Aujourd'hui, les Gauloises portent à leur gré la redingote citoyenne
ou la robe de cour ; et comme elles ont l'intelligence de changer
sans cesse de toilette afin de plaire aux spectateurs au gré des
lieux et des saisons, leur garde-robe leur donne un grand avantage
politique tous les cinq ans, quand elles briguent le trône transitoire
que les démocraties ont établi dans leur sein ; car elles s'habillent
pour tous les publics de France et de Navarre, tandis que leurs
maris, leurs frères, leurs cousins, leurs oncles, leurs pères
ou leurs grand-pères se voient réduits à la portion congrue. Aussi
est-ce un bien triste spectacle que celui de leurs cohortes impatientes,
qu'on voit se bousculer dans le sillage des déguisements habiles
et superbes de leurs femmes. Mais pour l'étranger, c'est un grand
amusement d'accompagner dès le matin un cortège hilare ou ronchonneur
.
L'événement le plus extraordinaire de la représentation est le
rassemblement, à la fin de chaque lustre, des Français de tout
âge et de toutes conditions condamnés à ne jamais changer jabots
et dentelles pour désigner le directeur du théâtre pour le
lustre suivant.
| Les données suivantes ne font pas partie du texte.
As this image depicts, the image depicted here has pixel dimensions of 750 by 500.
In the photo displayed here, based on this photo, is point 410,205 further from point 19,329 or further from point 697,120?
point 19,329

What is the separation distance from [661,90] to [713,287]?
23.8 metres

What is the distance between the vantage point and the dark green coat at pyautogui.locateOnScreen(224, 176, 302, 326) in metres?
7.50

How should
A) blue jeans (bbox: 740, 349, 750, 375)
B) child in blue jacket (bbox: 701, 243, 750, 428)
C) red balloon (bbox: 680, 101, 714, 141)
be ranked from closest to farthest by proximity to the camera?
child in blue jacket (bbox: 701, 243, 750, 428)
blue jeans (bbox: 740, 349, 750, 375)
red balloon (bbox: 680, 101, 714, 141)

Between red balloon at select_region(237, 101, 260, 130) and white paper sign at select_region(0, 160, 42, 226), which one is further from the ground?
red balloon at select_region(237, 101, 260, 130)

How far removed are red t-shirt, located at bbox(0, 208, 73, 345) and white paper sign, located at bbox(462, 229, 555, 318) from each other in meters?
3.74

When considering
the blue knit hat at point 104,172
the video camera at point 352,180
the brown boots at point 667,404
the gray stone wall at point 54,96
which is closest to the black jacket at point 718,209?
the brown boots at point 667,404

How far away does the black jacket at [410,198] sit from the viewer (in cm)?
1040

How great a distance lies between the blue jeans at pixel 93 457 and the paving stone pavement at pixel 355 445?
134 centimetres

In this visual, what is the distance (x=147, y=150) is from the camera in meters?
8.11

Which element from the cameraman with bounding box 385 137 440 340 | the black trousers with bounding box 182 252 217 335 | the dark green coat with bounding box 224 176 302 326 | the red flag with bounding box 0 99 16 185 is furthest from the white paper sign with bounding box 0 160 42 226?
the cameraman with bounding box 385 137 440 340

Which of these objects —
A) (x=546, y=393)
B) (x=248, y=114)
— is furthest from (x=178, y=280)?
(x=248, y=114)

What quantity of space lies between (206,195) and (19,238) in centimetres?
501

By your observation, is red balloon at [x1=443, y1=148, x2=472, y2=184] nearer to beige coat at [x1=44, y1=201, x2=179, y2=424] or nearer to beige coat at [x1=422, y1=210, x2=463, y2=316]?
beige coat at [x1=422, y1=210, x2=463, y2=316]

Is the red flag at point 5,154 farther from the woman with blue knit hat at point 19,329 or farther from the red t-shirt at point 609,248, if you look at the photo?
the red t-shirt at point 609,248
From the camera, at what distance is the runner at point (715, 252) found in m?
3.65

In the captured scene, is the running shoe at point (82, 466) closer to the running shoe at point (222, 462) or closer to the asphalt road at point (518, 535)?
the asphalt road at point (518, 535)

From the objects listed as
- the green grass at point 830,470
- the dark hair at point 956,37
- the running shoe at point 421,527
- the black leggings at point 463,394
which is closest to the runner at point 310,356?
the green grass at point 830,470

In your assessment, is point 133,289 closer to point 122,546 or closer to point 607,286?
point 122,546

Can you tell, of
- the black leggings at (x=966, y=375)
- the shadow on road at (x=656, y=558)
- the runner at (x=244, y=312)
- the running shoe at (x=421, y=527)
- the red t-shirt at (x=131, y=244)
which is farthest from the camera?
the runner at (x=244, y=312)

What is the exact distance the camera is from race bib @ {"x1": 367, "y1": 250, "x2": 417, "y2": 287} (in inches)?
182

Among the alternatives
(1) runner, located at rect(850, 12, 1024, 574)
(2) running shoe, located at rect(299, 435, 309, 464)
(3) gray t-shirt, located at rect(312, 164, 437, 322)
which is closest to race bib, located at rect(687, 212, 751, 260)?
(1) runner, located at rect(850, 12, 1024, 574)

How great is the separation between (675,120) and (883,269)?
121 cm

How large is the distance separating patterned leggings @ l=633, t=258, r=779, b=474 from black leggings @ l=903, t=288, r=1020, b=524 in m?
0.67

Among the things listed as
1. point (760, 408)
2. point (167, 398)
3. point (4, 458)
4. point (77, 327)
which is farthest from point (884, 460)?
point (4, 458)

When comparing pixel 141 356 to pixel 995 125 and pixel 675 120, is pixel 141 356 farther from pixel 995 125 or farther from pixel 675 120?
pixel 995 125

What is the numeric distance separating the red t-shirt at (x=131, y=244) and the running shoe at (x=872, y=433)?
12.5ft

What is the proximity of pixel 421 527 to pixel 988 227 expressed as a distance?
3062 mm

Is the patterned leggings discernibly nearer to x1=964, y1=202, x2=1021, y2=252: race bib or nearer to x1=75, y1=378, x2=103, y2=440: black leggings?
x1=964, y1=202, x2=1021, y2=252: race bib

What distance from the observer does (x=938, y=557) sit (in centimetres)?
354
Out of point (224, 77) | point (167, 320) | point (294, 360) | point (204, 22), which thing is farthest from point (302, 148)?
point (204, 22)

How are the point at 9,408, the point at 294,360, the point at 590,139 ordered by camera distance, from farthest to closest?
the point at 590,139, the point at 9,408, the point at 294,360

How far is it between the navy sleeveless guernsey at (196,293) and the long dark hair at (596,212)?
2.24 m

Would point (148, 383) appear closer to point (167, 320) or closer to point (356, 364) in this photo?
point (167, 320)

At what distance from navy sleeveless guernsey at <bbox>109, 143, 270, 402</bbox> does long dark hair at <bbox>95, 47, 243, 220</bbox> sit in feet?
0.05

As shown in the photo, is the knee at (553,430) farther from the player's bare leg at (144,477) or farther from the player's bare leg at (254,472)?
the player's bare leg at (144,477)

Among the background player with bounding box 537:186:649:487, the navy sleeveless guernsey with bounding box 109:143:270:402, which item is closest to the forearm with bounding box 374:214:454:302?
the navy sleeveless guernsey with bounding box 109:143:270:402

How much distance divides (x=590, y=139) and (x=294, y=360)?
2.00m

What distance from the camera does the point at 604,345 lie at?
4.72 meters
Cette année, douze acteurs de haut vol, dissemblables
à souhait par leur prestance, leur dégaine et leur débit se pressent
aux portes du palais de leur République ; et c'est le peuple tout
entier qui choisit dans un grand rire ou avec des mines austères
le personnage mal ficelé ou revêtu d'une parure éclatante, dont
la fonction sera de guider sans sourciller sur la scène de l'histoire
du monde une nation tour à tour enjuponnée et pantalonnée . Il
faut savoir que ce mode de pilotage des Etats modernes est tellement
hasardeux que le gouvernement actuel des Français s'est hâté,
quelques jours seulement avant de remettre au peuple souverain
le sceptre de son destin , de modifier la Constitution avec toute
la sagesse des Lycurgue et des Solon, afin de permettre à leur
Parlement et à leur Sénat de se constituer précipitamment en haute
cour de justice et de voter à toute allure la destitution d'un
président de pacotille qu'une foule égarée par le chant des Sirènes
de la démocratie aurait élu par inadvertance, ignorance, négligence
ou malencontre ; car les candidats aux suffrages majoritaires
de la folie ou de la raison diffèrent entre eux comme le lapin
de la belette et l'aigle du passereau, de sorte que le sceptre
de la félicité ou du malheur fait changer à la nation de voix
et de plumage au gré des cahots et des soubresauts du vote populaire.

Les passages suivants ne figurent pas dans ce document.